L’hiver est arrivé et le froid s’est installé. Ce dernier présente-t-il un risque pour les canalisations ? Bertrand Goulley, du service travaux du SyAGE, se veut rassurant. « Le risque de gel est écarté pour plusieurs raisons. D’abord parce que les canalisations sont placées à une profondeur minimum de 60 centimètres, profondeur calculée en fonction des températures de notre région. Ensuite, les réseaux d’assainissement sont le plus souvent placés plus bas encore, pour laisser la place aux autres réseaux (énergie, télécom…), sur lesquelles il faut intervenir plus souvent. La température des flux des eaux usées écartent également le risque de gel. Enfin, la dimension des canalisations font que seul un tiers de la surface est normalement utilisée : l’écoulement pourrait continuer même s’il y avait du gel », énumère-t-il. Et le technicien de définitivement rassurer : « Il faudrait vraiment qu’on subisse une période sibérienne pendant un mois entier pour qu’on connaisse ce phénomène ! ». Même si le dérèglement climatique est une idée communément admise, on semble se placer là dans la fiction.

Caméras dans les réseaux

Cependant, il arrive que les canalisations subissent des dégradations, pour d’autres raisons que le froid. En témoignent les travaux qui vont commencer le 27 novembre rue Camille Saint-Saëns, à Santeny, ou ceux qui s’effectueront en tout début d’année prochaine rue de la Sablière, à Yerres, et avenue de la République, à Montgeron. « Ce qui peut dégrader les réseaux est la formation d’un gaz, l’hydrogène sulfuré (H2S), dans les réseaux des eaux usées. Ce gaz attaque la structure des plus vieilles canalisations. » Ces trous peuvent provoquer des pollutions vers l’extérieur du réseau et des apports d’eau parasites dans les autres canalisations.
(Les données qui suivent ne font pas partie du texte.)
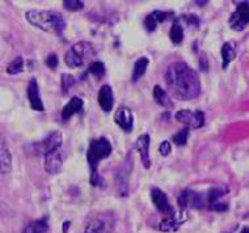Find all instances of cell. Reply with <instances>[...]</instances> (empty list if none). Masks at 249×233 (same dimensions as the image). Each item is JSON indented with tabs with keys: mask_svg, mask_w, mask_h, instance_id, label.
Wrapping results in <instances>:
<instances>
[{
	"mask_svg": "<svg viewBox=\"0 0 249 233\" xmlns=\"http://www.w3.org/2000/svg\"><path fill=\"white\" fill-rule=\"evenodd\" d=\"M168 89L178 100H193L201 93V79L196 69L184 62L172 63L164 76Z\"/></svg>",
	"mask_w": 249,
	"mask_h": 233,
	"instance_id": "6da1fadb",
	"label": "cell"
},
{
	"mask_svg": "<svg viewBox=\"0 0 249 233\" xmlns=\"http://www.w3.org/2000/svg\"><path fill=\"white\" fill-rule=\"evenodd\" d=\"M26 21L35 28H38L42 32L50 34L62 35L67 28L63 15L56 11H38L32 9L25 13Z\"/></svg>",
	"mask_w": 249,
	"mask_h": 233,
	"instance_id": "7a4b0ae2",
	"label": "cell"
},
{
	"mask_svg": "<svg viewBox=\"0 0 249 233\" xmlns=\"http://www.w3.org/2000/svg\"><path fill=\"white\" fill-rule=\"evenodd\" d=\"M95 55V46L90 42L82 41L75 43L67 50L65 54V62L70 68H83L86 66H89Z\"/></svg>",
	"mask_w": 249,
	"mask_h": 233,
	"instance_id": "3957f363",
	"label": "cell"
},
{
	"mask_svg": "<svg viewBox=\"0 0 249 233\" xmlns=\"http://www.w3.org/2000/svg\"><path fill=\"white\" fill-rule=\"evenodd\" d=\"M113 147L110 142L107 138L93 139L89 143V147L87 151V160L90 166V174H96L99 173V163L101 160L107 159L112 155Z\"/></svg>",
	"mask_w": 249,
	"mask_h": 233,
	"instance_id": "277c9868",
	"label": "cell"
},
{
	"mask_svg": "<svg viewBox=\"0 0 249 233\" xmlns=\"http://www.w3.org/2000/svg\"><path fill=\"white\" fill-rule=\"evenodd\" d=\"M62 134L60 131H52L46 136H43L38 142L32 143L30 150L32 153L37 156H46L54 151H58L62 146Z\"/></svg>",
	"mask_w": 249,
	"mask_h": 233,
	"instance_id": "5b68a950",
	"label": "cell"
},
{
	"mask_svg": "<svg viewBox=\"0 0 249 233\" xmlns=\"http://www.w3.org/2000/svg\"><path fill=\"white\" fill-rule=\"evenodd\" d=\"M176 121L186 126V129H201L205 125V114L201 110H189V109H182L176 113Z\"/></svg>",
	"mask_w": 249,
	"mask_h": 233,
	"instance_id": "8992f818",
	"label": "cell"
},
{
	"mask_svg": "<svg viewBox=\"0 0 249 233\" xmlns=\"http://www.w3.org/2000/svg\"><path fill=\"white\" fill-rule=\"evenodd\" d=\"M178 206L181 208H196V210H201L203 207H207L206 199L203 193H197V191L186 189L178 195Z\"/></svg>",
	"mask_w": 249,
	"mask_h": 233,
	"instance_id": "52a82bcc",
	"label": "cell"
},
{
	"mask_svg": "<svg viewBox=\"0 0 249 233\" xmlns=\"http://www.w3.org/2000/svg\"><path fill=\"white\" fill-rule=\"evenodd\" d=\"M249 3L243 1L240 4H237L236 11L232 13L230 18V25L233 31H243L247 28L249 21Z\"/></svg>",
	"mask_w": 249,
	"mask_h": 233,
	"instance_id": "ba28073f",
	"label": "cell"
},
{
	"mask_svg": "<svg viewBox=\"0 0 249 233\" xmlns=\"http://www.w3.org/2000/svg\"><path fill=\"white\" fill-rule=\"evenodd\" d=\"M151 199H152V203H154L156 210L161 212L164 217H169V216L175 215V210H173L172 204L169 203L167 194L163 190H160L158 187H154L151 190Z\"/></svg>",
	"mask_w": 249,
	"mask_h": 233,
	"instance_id": "9c48e42d",
	"label": "cell"
},
{
	"mask_svg": "<svg viewBox=\"0 0 249 233\" xmlns=\"http://www.w3.org/2000/svg\"><path fill=\"white\" fill-rule=\"evenodd\" d=\"M113 221L112 217L107 215L95 216L87 224L84 233H112Z\"/></svg>",
	"mask_w": 249,
	"mask_h": 233,
	"instance_id": "30bf717a",
	"label": "cell"
},
{
	"mask_svg": "<svg viewBox=\"0 0 249 233\" xmlns=\"http://www.w3.org/2000/svg\"><path fill=\"white\" fill-rule=\"evenodd\" d=\"M26 96L29 100L30 108L36 110V112H43L45 106H43L42 99H41V93H39L38 83L36 79H30L26 86Z\"/></svg>",
	"mask_w": 249,
	"mask_h": 233,
	"instance_id": "8fae6325",
	"label": "cell"
},
{
	"mask_svg": "<svg viewBox=\"0 0 249 233\" xmlns=\"http://www.w3.org/2000/svg\"><path fill=\"white\" fill-rule=\"evenodd\" d=\"M114 121L120 129H122L126 133H130L134 127L133 112L126 106H121V108L117 109L116 114H114Z\"/></svg>",
	"mask_w": 249,
	"mask_h": 233,
	"instance_id": "7c38bea8",
	"label": "cell"
},
{
	"mask_svg": "<svg viewBox=\"0 0 249 233\" xmlns=\"http://www.w3.org/2000/svg\"><path fill=\"white\" fill-rule=\"evenodd\" d=\"M62 166H63V156H62L59 150L45 156V165H43V169H45V172L46 173L52 174V176L58 174V173L62 170Z\"/></svg>",
	"mask_w": 249,
	"mask_h": 233,
	"instance_id": "4fadbf2b",
	"label": "cell"
},
{
	"mask_svg": "<svg viewBox=\"0 0 249 233\" xmlns=\"http://www.w3.org/2000/svg\"><path fill=\"white\" fill-rule=\"evenodd\" d=\"M150 143H151V138L148 134H143L141 135V136H138L137 142H135V147H137L138 152L141 153L142 164L146 169H150L151 166Z\"/></svg>",
	"mask_w": 249,
	"mask_h": 233,
	"instance_id": "5bb4252c",
	"label": "cell"
},
{
	"mask_svg": "<svg viewBox=\"0 0 249 233\" xmlns=\"http://www.w3.org/2000/svg\"><path fill=\"white\" fill-rule=\"evenodd\" d=\"M11 169H12V155H11L4 136L0 131V173L8 174Z\"/></svg>",
	"mask_w": 249,
	"mask_h": 233,
	"instance_id": "9a60e30c",
	"label": "cell"
},
{
	"mask_svg": "<svg viewBox=\"0 0 249 233\" xmlns=\"http://www.w3.org/2000/svg\"><path fill=\"white\" fill-rule=\"evenodd\" d=\"M173 16L172 12H163V11H154L150 15H147V17L143 21V25L146 28L147 32H154L159 24L164 22L167 18Z\"/></svg>",
	"mask_w": 249,
	"mask_h": 233,
	"instance_id": "2e32d148",
	"label": "cell"
},
{
	"mask_svg": "<svg viewBox=\"0 0 249 233\" xmlns=\"http://www.w3.org/2000/svg\"><path fill=\"white\" fill-rule=\"evenodd\" d=\"M97 101H99L100 108L103 109L104 112H110L113 109V105H114V95H113L112 86L107 85V84L101 86L99 95H97Z\"/></svg>",
	"mask_w": 249,
	"mask_h": 233,
	"instance_id": "e0dca14e",
	"label": "cell"
},
{
	"mask_svg": "<svg viewBox=\"0 0 249 233\" xmlns=\"http://www.w3.org/2000/svg\"><path fill=\"white\" fill-rule=\"evenodd\" d=\"M83 106H84V101H83L80 97H77V96L72 97V99L67 102V105H65V108L62 109V119H63V121L70 119L71 116L80 112L83 109Z\"/></svg>",
	"mask_w": 249,
	"mask_h": 233,
	"instance_id": "ac0fdd59",
	"label": "cell"
},
{
	"mask_svg": "<svg viewBox=\"0 0 249 233\" xmlns=\"http://www.w3.org/2000/svg\"><path fill=\"white\" fill-rule=\"evenodd\" d=\"M152 96H154V100L156 101V104L160 105L161 108L165 109H173L175 104L172 102V100L169 97L167 92L164 91L163 88L160 85L154 86V92H152Z\"/></svg>",
	"mask_w": 249,
	"mask_h": 233,
	"instance_id": "d6986e66",
	"label": "cell"
},
{
	"mask_svg": "<svg viewBox=\"0 0 249 233\" xmlns=\"http://www.w3.org/2000/svg\"><path fill=\"white\" fill-rule=\"evenodd\" d=\"M220 54H222V68L227 69V67L230 66L235 58H236V51H235V48L231 42H226L222 46V50H220Z\"/></svg>",
	"mask_w": 249,
	"mask_h": 233,
	"instance_id": "ffe728a7",
	"label": "cell"
},
{
	"mask_svg": "<svg viewBox=\"0 0 249 233\" xmlns=\"http://www.w3.org/2000/svg\"><path fill=\"white\" fill-rule=\"evenodd\" d=\"M182 223H184V219L177 217L176 215H172L169 217H164V220L160 223V229L163 232H175L180 228Z\"/></svg>",
	"mask_w": 249,
	"mask_h": 233,
	"instance_id": "44dd1931",
	"label": "cell"
},
{
	"mask_svg": "<svg viewBox=\"0 0 249 233\" xmlns=\"http://www.w3.org/2000/svg\"><path fill=\"white\" fill-rule=\"evenodd\" d=\"M148 65H150V61L147 59L146 56H142V58H139V59L135 62L133 69V75H131V80H133L134 83L138 82L139 79L142 78L143 75L146 74Z\"/></svg>",
	"mask_w": 249,
	"mask_h": 233,
	"instance_id": "7402d4cb",
	"label": "cell"
},
{
	"mask_svg": "<svg viewBox=\"0 0 249 233\" xmlns=\"http://www.w3.org/2000/svg\"><path fill=\"white\" fill-rule=\"evenodd\" d=\"M48 232V219L42 217L38 220L30 221L24 229V233H46Z\"/></svg>",
	"mask_w": 249,
	"mask_h": 233,
	"instance_id": "603a6c76",
	"label": "cell"
},
{
	"mask_svg": "<svg viewBox=\"0 0 249 233\" xmlns=\"http://www.w3.org/2000/svg\"><path fill=\"white\" fill-rule=\"evenodd\" d=\"M169 38H171L173 45H181L184 41V28L177 18L175 20L172 28L169 31Z\"/></svg>",
	"mask_w": 249,
	"mask_h": 233,
	"instance_id": "cb8c5ba5",
	"label": "cell"
},
{
	"mask_svg": "<svg viewBox=\"0 0 249 233\" xmlns=\"http://www.w3.org/2000/svg\"><path fill=\"white\" fill-rule=\"evenodd\" d=\"M227 189L226 187H222V186H219V187H213V189H210V190H207L206 193H203L205 194V199H206V203H207V207L210 206V204H213V203H216L218 200H219L222 197H223L226 193H227Z\"/></svg>",
	"mask_w": 249,
	"mask_h": 233,
	"instance_id": "d4e9b609",
	"label": "cell"
},
{
	"mask_svg": "<svg viewBox=\"0 0 249 233\" xmlns=\"http://www.w3.org/2000/svg\"><path fill=\"white\" fill-rule=\"evenodd\" d=\"M88 71H89L90 75H93L95 78L101 79L105 76V72H107V69H105V65H104L103 62L100 61H92L88 66Z\"/></svg>",
	"mask_w": 249,
	"mask_h": 233,
	"instance_id": "484cf974",
	"label": "cell"
},
{
	"mask_svg": "<svg viewBox=\"0 0 249 233\" xmlns=\"http://www.w3.org/2000/svg\"><path fill=\"white\" fill-rule=\"evenodd\" d=\"M24 69V58L22 56H16L8 66H7V74L18 75L22 72Z\"/></svg>",
	"mask_w": 249,
	"mask_h": 233,
	"instance_id": "4316f807",
	"label": "cell"
},
{
	"mask_svg": "<svg viewBox=\"0 0 249 233\" xmlns=\"http://www.w3.org/2000/svg\"><path fill=\"white\" fill-rule=\"evenodd\" d=\"M188 139H189V129H182L180 130L177 134H175L172 136L173 143L176 144V146H185L186 143H188Z\"/></svg>",
	"mask_w": 249,
	"mask_h": 233,
	"instance_id": "83f0119b",
	"label": "cell"
},
{
	"mask_svg": "<svg viewBox=\"0 0 249 233\" xmlns=\"http://www.w3.org/2000/svg\"><path fill=\"white\" fill-rule=\"evenodd\" d=\"M63 7L70 12H77V11H82L84 8V1H82V0H65Z\"/></svg>",
	"mask_w": 249,
	"mask_h": 233,
	"instance_id": "f1b7e54d",
	"label": "cell"
},
{
	"mask_svg": "<svg viewBox=\"0 0 249 233\" xmlns=\"http://www.w3.org/2000/svg\"><path fill=\"white\" fill-rule=\"evenodd\" d=\"M75 83H76V79L71 74L62 75V89L65 92H69L75 85Z\"/></svg>",
	"mask_w": 249,
	"mask_h": 233,
	"instance_id": "f546056e",
	"label": "cell"
},
{
	"mask_svg": "<svg viewBox=\"0 0 249 233\" xmlns=\"http://www.w3.org/2000/svg\"><path fill=\"white\" fill-rule=\"evenodd\" d=\"M45 63H46V66H48L49 68H56V66L59 63V61H58V55H56V54H49L48 58L45 59Z\"/></svg>",
	"mask_w": 249,
	"mask_h": 233,
	"instance_id": "4dcf8cb0",
	"label": "cell"
},
{
	"mask_svg": "<svg viewBox=\"0 0 249 233\" xmlns=\"http://www.w3.org/2000/svg\"><path fill=\"white\" fill-rule=\"evenodd\" d=\"M171 151H172V146H171V143L168 142V140L161 142V144H160V147H159L160 155L164 156V157H167V156L171 153Z\"/></svg>",
	"mask_w": 249,
	"mask_h": 233,
	"instance_id": "1f68e13d",
	"label": "cell"
},
{
	"mask_svg": "<svg viewBox=\"0 0 249 233\" xmlns=\"http://www.w3.org/2000/svg\"><path fill=\"white\" fill-rule=\"evenodd\" d=\"M211 211H227L228 210V206L227 204H224V203H213L209 206Z\"/></svg>",
	"mask_w": 249,
	"mask_h": 233,
	"instance_id": "d6a6232c",
	"label": "cell"
},
{
	"mask_svg": "<svg viewBox=\"0 0 249 233\" xmlns=\"http://www.w3.org/2000/svg\"><path fill=\"white\" fill-rule=\"evenodd\" d=\"M186 21L188 25H194V26H198L199 25V21H198V17L197 16H194V15H188V16H184L182 17Z\"/></svg>",
	"mask_w": 249,
	"mask_h": 233,
	"instance_id": "836d02e7",
	"label": "cell"
},
{
	"mask_svg": "<svg viewBox=\"0 0 249 233\" xmlns=\"http://www.w3.org/2000/svg\"><path fill=\"white\" fill-rule=\"evenodd\" d=\"M199 68L202 69V71H205L206 72L207 69H209V65H207V59L205 58V56H202L201 61H199Z\"/></svg>",
	"mask_w": 249,
	"mask_h": 233,
	"instance_id": "e575fe53",
	"label": "cell"
},
{
	"mask_svg": "<svg viewBox=\"0 0 249 233\" xmlns=\"http://www.w3.org/2000/svg\"><path fill=\"white\" fill-rule=\"evenodd\" d=\"M196 3H197V4H199V5H205V4H207V1H196Z\"/></svg>",
	"mask_w": 249,
	"mask_h": 233,
	"instance_id": "d590c367",
	"label": "cell"
},
{
	"mask_svg": "<svg viewBox=\"0 0 249 233\" xmlns=\"http://www.w3.org/2000/svg\"><path fill=\"white\" fill-rule=\"evenodd\" d=\"M241 233H248V228H247V227H245L244 229H243V232Z\"/></svg>",
	"mask_w": 249,
	"mask_h": 233,
	"instance_id": "8d00e7d4",
	"label": "cell"
}]
</instances>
Pour vérifier l’état du réseau, et repérer d’autres causes de détériorations comme les écrasements, perforations, joints défaillants et autres branchements pénétrants, le service Entretien aux communes du SyAGE mandate des entreprises afin d’inspecter l’état des réseaux. Ces contrôles, systématiques en cas de travaux de voirie, s’effectuent au moyen de caméras insérées dans les canalisations. Le SyAGE possède également l’un de ces petits engins depuis 2011. Il diffuse ses images sur un écran devant lequel un technicien relève les dégâts constatés.

Gaine structurante

Pour réparer ces dégradations, il existe une technique présentant bien des avantages : le gainage ou chemisage continu. Le principe ? Une conduite souple est poussée à l’intérieur de la canalisation. Elle est chauffée pour épouser la forme de la conduite, par polymérisation, devenant une gaine structurante sur une grande longueur, parfaitement étanche et délivrée des joints pouvant s’abîmer des canalisations classiques. D’autre part, la technique permet de ne pas creuser de tranchées, évitant ainsi aux utilisateurs de la voirie les désagréments liés à ce type de travaux. Enfin, le coût de ces réparations représente une économie d’environ 30 % par rapport à l’ouverture de la voirie. Elles ne sont cependant pas éligibles lorsque les dégradations sont très importantes ou que la conduite n’est plus alignée. Pour les plus petites réparations, en revanche, on n’utilise ni l’une ni l’autre de ces techniques mais on fait appel à un robot, qui peut notamment fraiser les concrétions de béton ou de graisse qui ont pu se former au fond des canalisations.